* Problem to work on *
Convert the data below into a JSON list of strings, with one string per line and no entries for blank lines.

* Supplied material *

▼▼▼

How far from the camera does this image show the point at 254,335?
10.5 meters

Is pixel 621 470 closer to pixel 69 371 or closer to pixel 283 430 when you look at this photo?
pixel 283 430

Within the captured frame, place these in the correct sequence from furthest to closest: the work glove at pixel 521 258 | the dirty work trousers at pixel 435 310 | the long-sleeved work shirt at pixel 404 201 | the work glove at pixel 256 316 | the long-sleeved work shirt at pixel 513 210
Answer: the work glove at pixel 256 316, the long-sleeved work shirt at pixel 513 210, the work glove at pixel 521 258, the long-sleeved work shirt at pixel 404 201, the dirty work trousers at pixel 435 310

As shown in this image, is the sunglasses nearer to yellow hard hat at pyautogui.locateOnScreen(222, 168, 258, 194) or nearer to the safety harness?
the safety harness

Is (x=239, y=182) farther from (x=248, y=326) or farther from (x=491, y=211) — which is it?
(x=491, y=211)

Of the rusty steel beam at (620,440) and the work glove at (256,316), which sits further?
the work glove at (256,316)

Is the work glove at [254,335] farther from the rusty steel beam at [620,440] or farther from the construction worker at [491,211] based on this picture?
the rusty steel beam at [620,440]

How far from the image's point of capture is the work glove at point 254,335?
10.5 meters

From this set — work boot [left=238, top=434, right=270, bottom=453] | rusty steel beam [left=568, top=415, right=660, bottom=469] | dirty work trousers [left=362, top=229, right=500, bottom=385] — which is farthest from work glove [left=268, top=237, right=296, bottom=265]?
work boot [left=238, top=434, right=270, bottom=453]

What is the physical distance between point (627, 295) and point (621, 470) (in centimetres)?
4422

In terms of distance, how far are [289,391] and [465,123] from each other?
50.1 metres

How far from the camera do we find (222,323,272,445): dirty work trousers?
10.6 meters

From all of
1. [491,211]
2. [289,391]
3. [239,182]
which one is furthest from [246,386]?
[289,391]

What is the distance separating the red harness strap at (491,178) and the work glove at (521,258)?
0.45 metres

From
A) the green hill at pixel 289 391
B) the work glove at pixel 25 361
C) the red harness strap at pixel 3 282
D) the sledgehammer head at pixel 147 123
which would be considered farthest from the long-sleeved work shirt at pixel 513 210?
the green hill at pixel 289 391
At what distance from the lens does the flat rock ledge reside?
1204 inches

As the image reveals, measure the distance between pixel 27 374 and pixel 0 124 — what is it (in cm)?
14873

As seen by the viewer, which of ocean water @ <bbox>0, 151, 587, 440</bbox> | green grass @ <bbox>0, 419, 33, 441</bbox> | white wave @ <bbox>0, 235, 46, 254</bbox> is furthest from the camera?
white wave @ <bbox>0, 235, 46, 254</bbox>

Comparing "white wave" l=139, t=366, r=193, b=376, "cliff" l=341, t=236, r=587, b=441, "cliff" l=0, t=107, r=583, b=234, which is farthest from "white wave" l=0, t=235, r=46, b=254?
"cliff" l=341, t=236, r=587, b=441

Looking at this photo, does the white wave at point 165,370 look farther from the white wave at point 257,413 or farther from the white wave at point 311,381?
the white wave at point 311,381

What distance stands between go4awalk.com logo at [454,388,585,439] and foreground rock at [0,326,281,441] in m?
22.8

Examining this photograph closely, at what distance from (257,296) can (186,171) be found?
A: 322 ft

▲▲▲

* Result *
[
  "How far from the camera does this image show the point at 254,335?",
  "10.5 meters",
  "Is pixel 621 470 closer to pixel 69 371 or closer to pixel 283 430 when you look at this photo?",
  "pixel 283 430",
  "Within the captured frame, place these in the correct sequence from furthest to closest: the work glove at pixel 521 258 | the dirty work trousers at pixel 435 310 | the long-sleeved work shirt at pixel 404 201 | the work glove at pixel 256 316 | the long-sleeved work shirt at pixel 513 210",
  "Answer: the work glove at pixel 256 316, the long-sleeved work shirt at pixel 513 210, the work glove at pixel 521 258, the long-sleeved work shirt at pixel 404 201, the dirty work trousers at pixel 435 310",
  "As shown in this image, is the sunglasses nearer to yellow hard hat at pyautogui.locateOnScreen(222, 168, 258, 194) or nearer to the safety harness?",
  "the safety harness",
  "Is (x=239, y=182) farther from (x=248, y=326) or farther from (x=491, y=211) — which is it?",
  "(x=491, y=211)",
  "Of the rusty steel beam at (620,440) and the work glove at (256,316), which sits further?",
  "the work glove at (256,316)",
  "Is the work glove at [254,335] farther from the rusty steel beam at [620,440] or farther from the construction worker at [491,211] based on this picture?",
  "the rusty steel beam at [620,440]",
  "How far from the image's point of capture is the work glove at point 254,335?",
  "10.5 meters",
  "From this set — work boot [left=238, top=434, right=270, bottom=453] | rusty steel beam [left=568, top=415, right=660, bottom=469] | dirty work trousers [left=362, top=229, right=500, bottom=385] — which is farthest from work glove [left=268, top=237, right=296, bottom=265]?",
  "work boot [left=238, top=434, right=270, bottom=453]",
  "What is the physical distance between point (627, 295) and point (621, 470) (in centimetres)?",
  "4422",
  "In terms of distance, how far are [289,391] and [465,123] from each other?",
  "50.1 metres",
  "How far from the camera do we find (222,323,272,445): dirty work trousers?",
  "10.6 meters",
  "From all of",
  "1. [491,211]",
  "2. [289,391]",
  "3. [239,182]",
  "which one is furthest from [246,386]?",
  "[289,391]",
  "What is the distance separating the red harness strap at (491,178) and the work glove at (521,258)?",
  "0.45 metres",
  "From",
  "A) the green hill at pixel 289 391",
  "B) the work glove at pixel 25 361",
  "C) the red harness strap at pixel 3 282",
  "D) the sledgehammer head at pixel 147 123",
  "which would be considered farthest from the long-sleeved work shirt at pixel 513 210?",
  "the green hill at pixel 289 391",
  "At what distance from the lens does the flat rock ledge reside?",
  "1204 inches",
  "As the image reveals, measure the distance between pixel 27 374 and pixel 0 124 — what is it (in cm)?",
  "14873",
  "As seen by the viewer, which of ocean water @ <bbox>0, 151, 587, 440</bbox> | green grass @ <bbox>0, 419, 33, 441</bbox> | white wave @ <bbox>0, 235, 46, 254</bbox> is furthest from the camera?",
  "white wave @ <bbox>0, 235, 46, 254</bbox>",
  "Comparing \"white wave\" l=139, t=366, r=193, b=376, \"cliff\" l=341, t=236, r=587, b=441, \"cliff\" l=0, t=107, r=583, b=234, which is farthest from \"white wave\" l=0, t=235, r=46, b=254?",
  "\"cliff\" l=341, t=236, r=587, b=441",
  "Looking at this photo, does the white wave at point 165,370 look farther from the white wave at point 257,413 or farther from the white wave at point 311,381?",
  "the white wave at point 311,381",
  "What distance stands between go4awalk.com logo at [454,388,585,439] and foreground rock at [0,326,281,441] in m?",
  "22.8",
  "Examining this photograph closely, at what distance from (257,296) can (186,171) be found?",
  "A: 322 ft"
]